Botswana President Seretse Khama Ian Khama boycotted the summit because the country does not recognise Mugabe’s re-election, piling pressure on Mbeki to take a hard line with the Zimbabwean leader, a policy he has long resisted.

”It was certainly a sting for SADC’s disunity to come out in the open like that. Usually these things are shoved under the carpet,” said Schroeder.

Some analysts say Mbeki has succeeded in the sense that he persuaded Zimbabwe opposition leader Morgan Tsvangirai and Mugabe’s Zanu-PF to open power-sharing talks after a disputed and violent election.

But the negotiations, which began last month after Mugabe was re-elected unopposed in June in a vote condemned around the world and boycotted by Tsvangirai because of attacks on his supporters, can only succeed if the two old foes agree on the combustible issue of who runs Zimbabwe, analysts say.

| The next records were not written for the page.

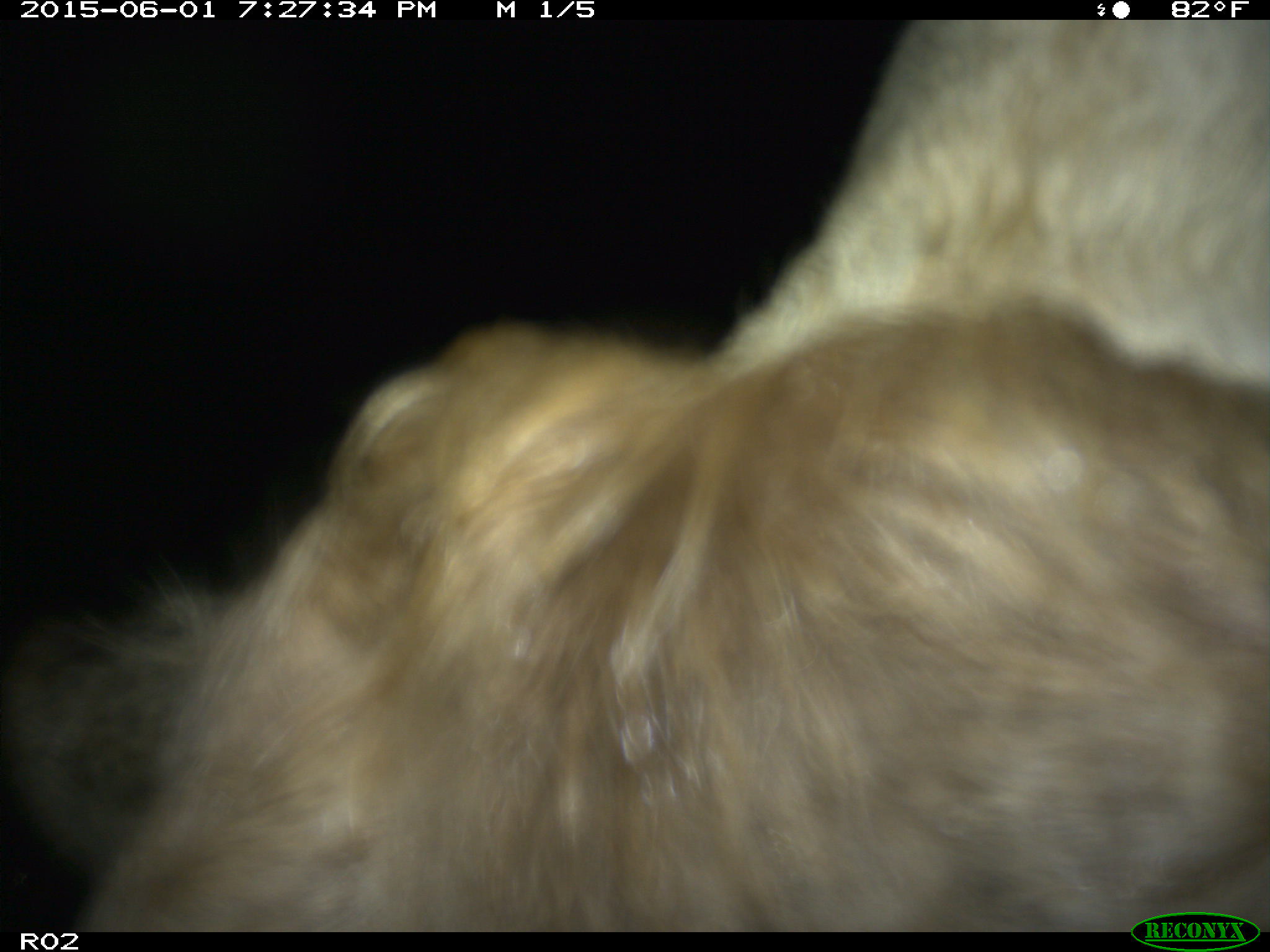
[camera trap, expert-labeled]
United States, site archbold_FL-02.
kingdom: Animalia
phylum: Chordata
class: Mammalia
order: Artiodactyla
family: Bovidae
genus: Bos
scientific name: Bos taurus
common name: domestic cow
Bos taurus (domestic cow).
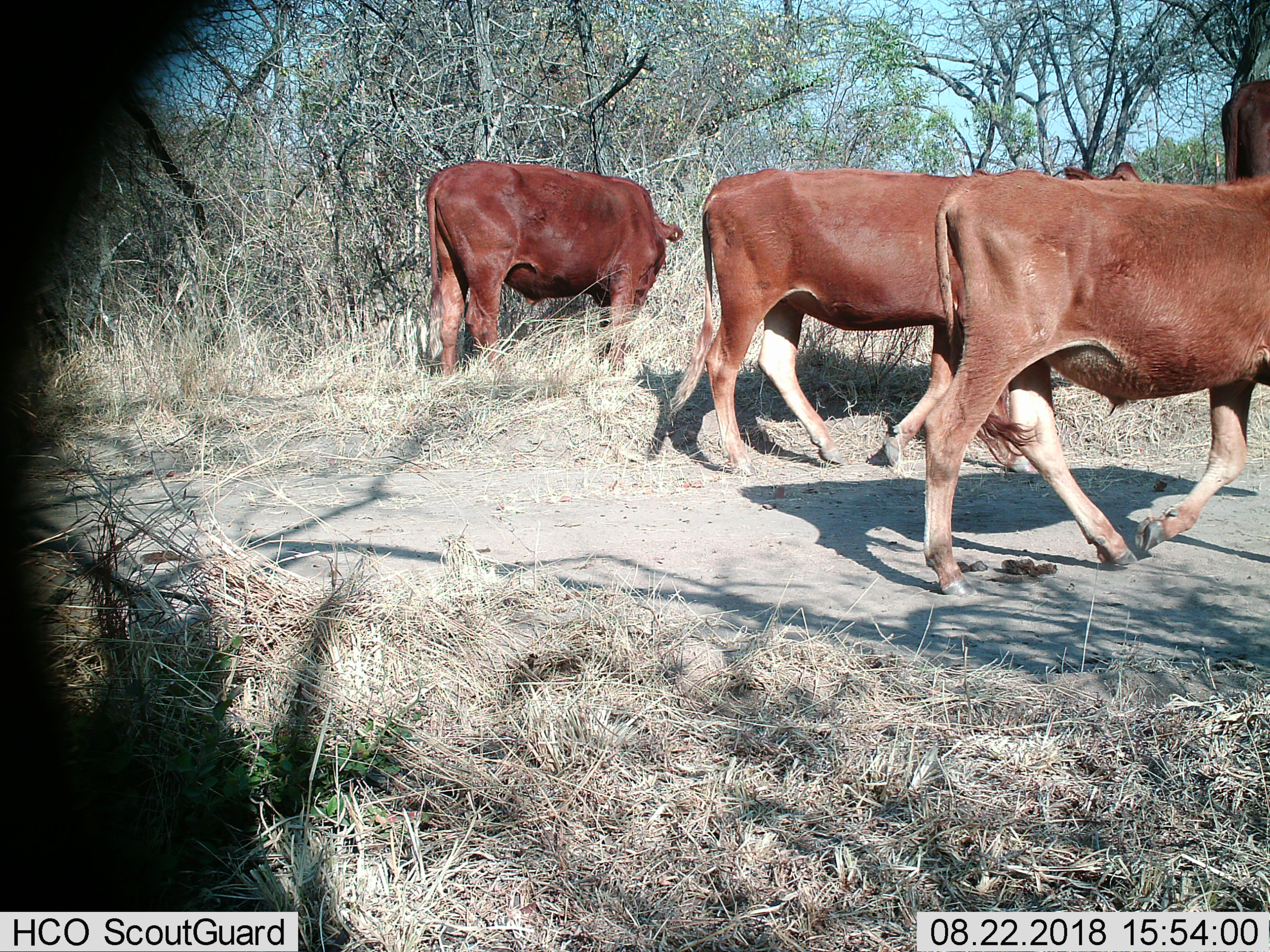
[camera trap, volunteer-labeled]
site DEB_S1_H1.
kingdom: Animalia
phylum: Chordata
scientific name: Vertebrata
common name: domestic animal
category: domesticanimal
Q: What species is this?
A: Domesticanimal (domestic animal) (Vertebrata).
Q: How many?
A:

The real challenge for Mbeki is to secure an air-tight deal that can give Zimbabweans a politically stable future free of the world’s highest inflation rate of 2,2-million percent and severe food, fuel and foreign-currency shortages.

But the most he can hope for now is an artificial settlement, not one that will give him the legacy he hopes for because animosity between Mugabe and Tsvangirai runs deep, said Steven Friedman, a political analyst at the University of Johannesburg.